Freeways have failed to solve traffic congestion, but transport planners globally are hesitant to remove or rethink them, according to University of Queensland research.

UQ PhD candidate Fahimeh Khalaj said freeways and highways were not a magic wand for solving transport congestion and global cities - from Seoul to Madrid – were revitalising and meeting sustainability goals through urban freeway removal.

“The transport planners’ mantra of ‘build more highways’ has failed miserably,” Ms Khalaj said.

“Freeways are an environmental disaster, expensive to maintain, divide cities and neighbourhoods, and drastically incentivise car ownership rather than fostering community-based transport.”

The team reviewed 45 studies, finding highways were often removed due to financial concerns about repair costs, but were often replaced with other car-based infrastructure accompanied by active transport space.

Ms Khalaj said the results suggested that the mentality of urban planners had not radically shifted.

“While many cities are indeed creating human-scale and active transport spaces, these spaces coexist alongside highways,” she said.

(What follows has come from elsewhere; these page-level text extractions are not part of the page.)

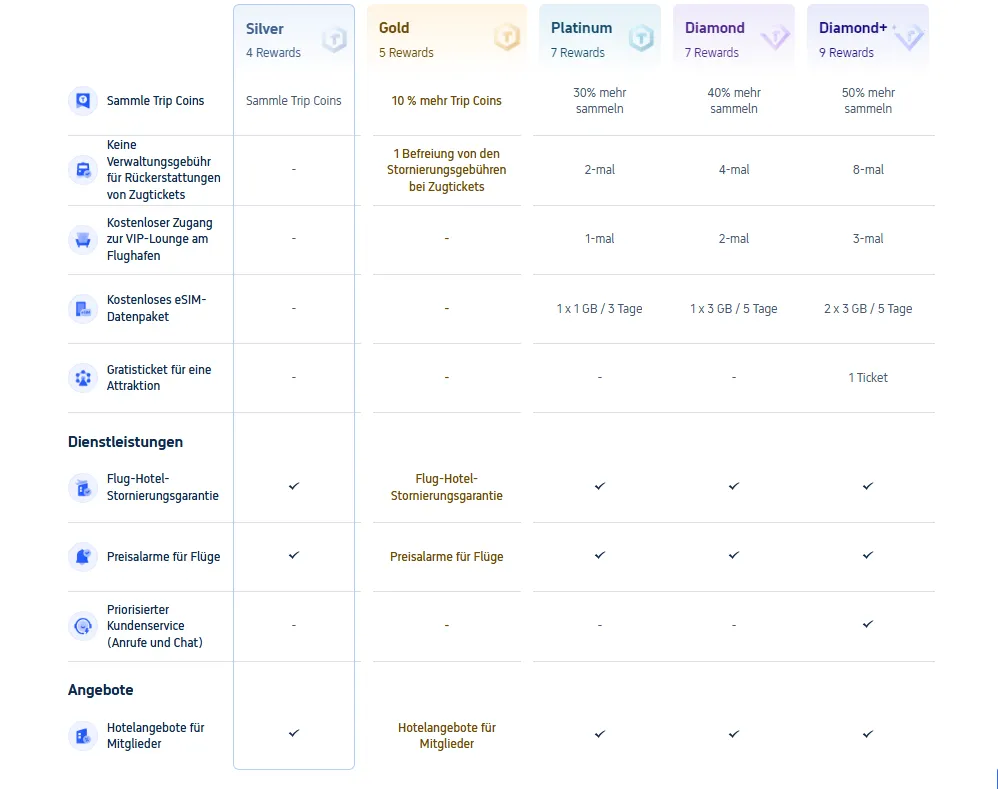 | | Silver 4 Rewards | Gold 5 Rewards | Platinum 7 Rewards | Diamond 7 Rewards | Diamond+ 9 Rewards |
|---|---|---|---|---|---|
| Sammle Trip Coins | Sammle Trip Coins | 10 % mehr Trip Coins | 30% mehr sammeln | 40% mehr sammeln | 50% mehr sammeln |
| Keine Verwaltungsgebühr für Rückerstattungen von Zugtickets | - | 1 Befreiung von den Stornierungsgebühren bei Zugtickets | 2-mal | 4-mal | 8-mal |
| Kostenloser Zugang zur VIP-Lounge am Flughafen | - | - | 1-mal | 2-mal | 3-mal |
| Kostenloses eSIM-Datenpaket | - | - | 1 x 1 GB / 3 Tage | 1 x 3 GB / 5 Tage | 2 x 3 GB / 5 Tage |
| Gratisticket für eine Attraktion | - | - | - | - | 1 Ticket |
| **Dienstleistungen** | | | | | |
| Flug-Hotel-Stornierungsgarantie | ✓ | Flug-Hotel-Stornierungsgarantie | ✓ | ✓ | ✓ |
| Preisalarme für Flüge | ✓ | Preisalarme für Flüge | ✓ | ✓ | ✓ |
| Priorisierter Kundenservice (Anrufe und Chat) | - | - | - | - | ✓ |
| **Angebote** | | | | | |
| Hotelangebote für Mitglieder | ✓ | Hotelangebote für Mitglieder | ✓ | ✓ | ✓ |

UQ’s Dr Dorina Pojani said there were startling differences between planning trends internationally.

“American cities, once the pioneers of highway construction, are lagging behind cities in Europe and Asia in moving away from car dependency,” Dr Pojani said.

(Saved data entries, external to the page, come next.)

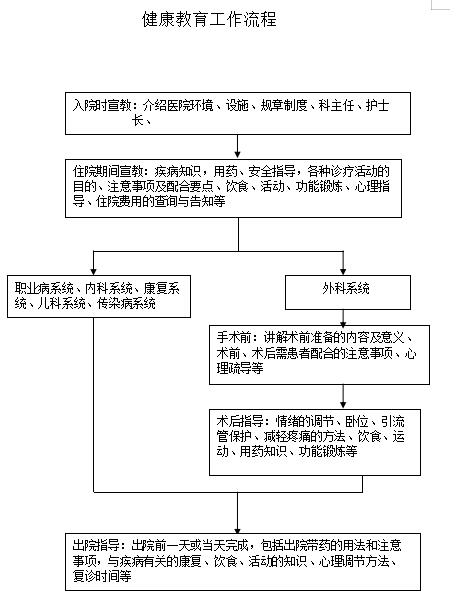 健康教育工作流程

入院时宣教：介绍医院环境、设施、规章制度、科主任、护士长、

住院期间宣教：疾病知识，用药、安全指导，各种诊疗活动的目的、注意事项及配合要点、饮食、活动、功能锻炼、心理指导、住院费用的查询与告知等

职业病系统、内科系统、康复系统、儿科系统、传染病系统

外科系统

手术前：讲解术前准备的内容及意义、术前、术后需患者配合的注意事项、心理疏导等

术后指导：情绪的调节、卧位、引流管保护、减轻疼痛的方法、饮食、运动、用药知识、功能锻炼等

出院指导：出院前一天或当天完成，包括出院带药的用法和注意事项，与疾病有关的康复、饮食、活动的知识、心理调节方法、复诊时间等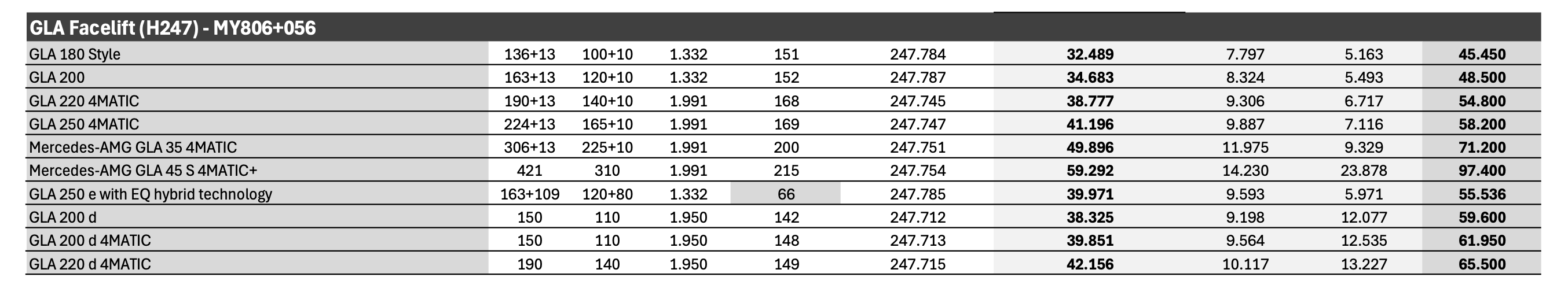 | GLA Facelift (H247) - MY806+056 | | | | | | | | | |
|---|---|---|---|---|---|---|---|---|---|
| GLA 180 Style | 136+13 | 100+10 | 1.332 | 151 | 247.784 | 32.489 | 7.797 | 5.163 | 45.450 |
| GLA 200 | 163+13 | 120+10 | 1.332 | 152 | 247.787 | 34.683 | 8.324 | 5.493 | 48.500 |
| GLA 220 4MATIC | 190+13 | 140+10 | 1.991 | 168 | 247.745 | 38.777 | 9.306 | 6.717 | 54.800 |
| GLA 250 4MATIC | 224+13 | 165+10 | 1.991 | 169 | 247.747 | 41.196 | 9.887 | 7.116 | 58.200 |
| Mercedes-AMG GLA 35 4MATIC | 306+13 | 225+10 | 1.991 | 200 | 247.751 | 49.896 | 11.975 | 9.329 | 71.200 |
| Mercedes-AMG GLA 45 S 4MATIC+ | 421 | 310 | 1.991 | 215 | 247.754 | 59.292 | 14.230 | 23.878 | 97.400 |
| GLA 250 e with EQ hybrid technology | 163+109 | 120+80 | 1.332 | 66 | 247.785 | 39.971 | 9.593 | 5.971 | 55.536 |
| GLA 200 d | 150 | 110 | 1.950 | 142 | 247.712 | 38.325 | 9.198 | 12.077 | 59.600 |
| GLA 200 d 4MATIC | 150 | 110 | 1.950 | 148 | 247.713 | 39.851 | 9.564 | 12.535 | 61.950 |
| GLA 220 d 4MATIC | 190 | 140 | 1.950 | 149 | 247.715 | 42.156 | 10.117 | 13.227 | 65.500 |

“Unfortunately, no Australian case studies were available, but we hope that Australian cities choose to follow in the footsteps of our European and Asian peers.”

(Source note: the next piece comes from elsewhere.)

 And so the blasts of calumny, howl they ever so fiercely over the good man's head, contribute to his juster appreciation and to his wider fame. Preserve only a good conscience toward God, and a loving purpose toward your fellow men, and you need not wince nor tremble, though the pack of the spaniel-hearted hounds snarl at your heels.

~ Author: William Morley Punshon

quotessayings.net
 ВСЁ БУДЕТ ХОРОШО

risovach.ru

Dr Pojani said quite a few cities were now removing their highways, replacing freed up space with regular streets and boulevards.

“And, outside of the US, motivations for removing highways have been often explicitly associated with urban beautification and placemaking.

“Millennials and Generation Z also seem to prefer vibrant, walkable urban places to suburban monotony and car dependency, and these new generations could pressure political leaders to accelerate the pace of highway removal.

“In the face of the unfolding climate breakdown, this might happen radically sooner than many expect.

“So let’s step up – let’s clear our skylines of overpowering highways and engage in human-scale urban revitalisation.”

The research is published in Transport Reviews (DOI: 10.1080/01441647.2020.1743919).